Les chercheurs du MIT ont inventé un nouveau type de chirurgie d’amputation qui peut aider les amputés à mieux contrôler leurs muscles résiduels et à détecter où se trouve leur «membre fantôme» dans l’espace. Ce sens restauré de la proprioception devrait se traduire par un meilleur contrôle des membres prothétiques, ainsi qu’une réduction de la douleur des membres, selon les chercheurs.
Dans la plupart des amputations, les paires de muscles qui contrôlent les articulations touchées, telles que les coudes ou les chevilles, sont sectionnées. Cependant, l’équipe du MIT a constaté que la reconnexion de ces paires de muscles, leur permettant de conserver leur relation push-pull normale, offre aux gens une bien meilleure rétroaction sensorielle.
«Notre étude et les études précédentes montrent que mieux les patients peuvent bouger dynamiquement leurs muscles, plus ils auront de contrôle. Mieux une personne peut actionner les muscles qui bougent sa cheville fantôme, par exemple, mieux elle est en fait. capables d’utiliser leurs prothèses », explique Shriya Srinivasan, postdoc au MIT et auteur principal de l’étude.

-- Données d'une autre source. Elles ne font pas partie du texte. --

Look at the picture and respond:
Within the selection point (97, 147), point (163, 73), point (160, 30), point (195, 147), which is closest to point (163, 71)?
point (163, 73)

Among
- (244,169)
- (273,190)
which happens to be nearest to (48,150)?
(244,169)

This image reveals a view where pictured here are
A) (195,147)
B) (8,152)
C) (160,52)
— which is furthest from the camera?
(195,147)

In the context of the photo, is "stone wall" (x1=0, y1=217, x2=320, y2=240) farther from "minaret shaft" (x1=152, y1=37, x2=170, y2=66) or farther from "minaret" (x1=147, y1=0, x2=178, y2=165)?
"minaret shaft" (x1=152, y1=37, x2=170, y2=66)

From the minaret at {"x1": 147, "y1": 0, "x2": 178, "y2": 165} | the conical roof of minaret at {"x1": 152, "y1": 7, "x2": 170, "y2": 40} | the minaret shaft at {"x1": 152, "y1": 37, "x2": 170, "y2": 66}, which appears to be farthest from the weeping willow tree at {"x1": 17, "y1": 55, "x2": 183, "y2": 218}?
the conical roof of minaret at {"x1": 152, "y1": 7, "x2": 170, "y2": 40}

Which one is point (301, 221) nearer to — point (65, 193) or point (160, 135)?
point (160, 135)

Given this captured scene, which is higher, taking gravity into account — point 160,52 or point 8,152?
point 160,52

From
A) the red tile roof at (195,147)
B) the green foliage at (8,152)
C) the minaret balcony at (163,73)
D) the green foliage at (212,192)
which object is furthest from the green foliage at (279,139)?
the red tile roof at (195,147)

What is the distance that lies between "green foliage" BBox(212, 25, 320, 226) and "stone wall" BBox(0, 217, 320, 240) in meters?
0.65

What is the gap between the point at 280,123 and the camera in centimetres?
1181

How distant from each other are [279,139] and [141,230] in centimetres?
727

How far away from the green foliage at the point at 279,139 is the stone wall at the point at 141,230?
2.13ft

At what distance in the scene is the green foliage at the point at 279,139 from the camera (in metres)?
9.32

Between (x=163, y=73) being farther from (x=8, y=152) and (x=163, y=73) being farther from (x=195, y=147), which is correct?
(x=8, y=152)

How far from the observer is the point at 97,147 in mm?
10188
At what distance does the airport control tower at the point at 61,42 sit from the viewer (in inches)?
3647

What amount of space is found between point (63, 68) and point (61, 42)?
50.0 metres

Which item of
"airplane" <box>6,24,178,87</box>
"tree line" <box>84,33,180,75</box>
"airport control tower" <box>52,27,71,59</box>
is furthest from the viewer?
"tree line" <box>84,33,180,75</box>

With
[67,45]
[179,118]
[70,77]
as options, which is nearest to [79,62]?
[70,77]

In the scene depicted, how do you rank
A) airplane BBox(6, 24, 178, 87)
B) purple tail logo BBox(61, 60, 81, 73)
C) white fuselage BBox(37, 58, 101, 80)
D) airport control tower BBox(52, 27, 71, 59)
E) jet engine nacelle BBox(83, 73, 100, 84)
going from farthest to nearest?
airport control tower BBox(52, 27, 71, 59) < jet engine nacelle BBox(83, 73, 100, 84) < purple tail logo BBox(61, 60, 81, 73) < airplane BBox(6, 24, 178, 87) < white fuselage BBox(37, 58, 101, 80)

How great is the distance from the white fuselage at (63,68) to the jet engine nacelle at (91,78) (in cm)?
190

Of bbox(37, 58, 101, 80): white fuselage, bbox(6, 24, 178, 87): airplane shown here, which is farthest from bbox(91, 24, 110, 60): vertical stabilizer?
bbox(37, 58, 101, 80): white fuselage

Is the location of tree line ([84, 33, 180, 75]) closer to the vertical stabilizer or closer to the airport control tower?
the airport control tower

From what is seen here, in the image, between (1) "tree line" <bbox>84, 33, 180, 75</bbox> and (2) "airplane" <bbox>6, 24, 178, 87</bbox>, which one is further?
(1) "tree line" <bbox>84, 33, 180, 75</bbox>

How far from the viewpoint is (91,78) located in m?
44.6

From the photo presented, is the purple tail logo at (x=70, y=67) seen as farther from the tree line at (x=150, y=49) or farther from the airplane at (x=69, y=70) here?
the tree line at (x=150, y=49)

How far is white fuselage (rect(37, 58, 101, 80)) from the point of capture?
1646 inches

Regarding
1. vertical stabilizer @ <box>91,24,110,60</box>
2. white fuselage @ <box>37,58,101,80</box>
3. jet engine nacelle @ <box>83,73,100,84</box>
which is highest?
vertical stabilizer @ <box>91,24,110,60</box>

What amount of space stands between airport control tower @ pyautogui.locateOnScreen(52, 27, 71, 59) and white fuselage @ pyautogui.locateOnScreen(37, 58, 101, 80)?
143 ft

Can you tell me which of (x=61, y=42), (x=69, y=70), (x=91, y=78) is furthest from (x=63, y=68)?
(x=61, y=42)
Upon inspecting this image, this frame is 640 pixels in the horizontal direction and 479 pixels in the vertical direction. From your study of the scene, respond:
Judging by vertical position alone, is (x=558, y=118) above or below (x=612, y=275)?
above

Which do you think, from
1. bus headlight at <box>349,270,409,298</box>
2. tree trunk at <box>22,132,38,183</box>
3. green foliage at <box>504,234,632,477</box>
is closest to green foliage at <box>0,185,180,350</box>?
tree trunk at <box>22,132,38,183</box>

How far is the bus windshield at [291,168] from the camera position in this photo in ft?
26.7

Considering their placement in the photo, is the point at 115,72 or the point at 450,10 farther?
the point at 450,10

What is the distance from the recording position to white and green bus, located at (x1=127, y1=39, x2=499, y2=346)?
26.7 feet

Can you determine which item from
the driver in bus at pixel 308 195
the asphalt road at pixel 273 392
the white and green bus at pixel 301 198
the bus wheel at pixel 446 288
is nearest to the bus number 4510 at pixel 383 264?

Dans une étude qui paraîtra cette semaine dans les Actes de la National Academy of Sciences, 15 patients ayant reçu ce nouveau type de chirurgie, connue sous le nom d’interface myoneurale agoniste-antagoniste (AMI), pourraient contrôler leurs muscles plus précisément que les patients ayant subi des amputations traditionnelles. . Les patients atteints d’AMI ont également rapporté ressentir une plus grande liberté de mouvement et moins de douleur dans leur membre affecté.
«Grâce à des techniques chirurgicales et régénératives qui restaurent les mouvements musculaires naturels des agonistes-antagonistes, notre étude montre que les personnes ayant subi une amputation AMI éprouvent une plus grande amplitude de mouvement de l’articulation fantôme, un niveau de douleur réduit et une fidélité accrue de la contrôlabilité des membres prothétiques», explique Hugh Herr, professeur d’arts et de sciences médiatiques, chef du groupe Biomechatronics du Media Lab et auteur principal de l’article.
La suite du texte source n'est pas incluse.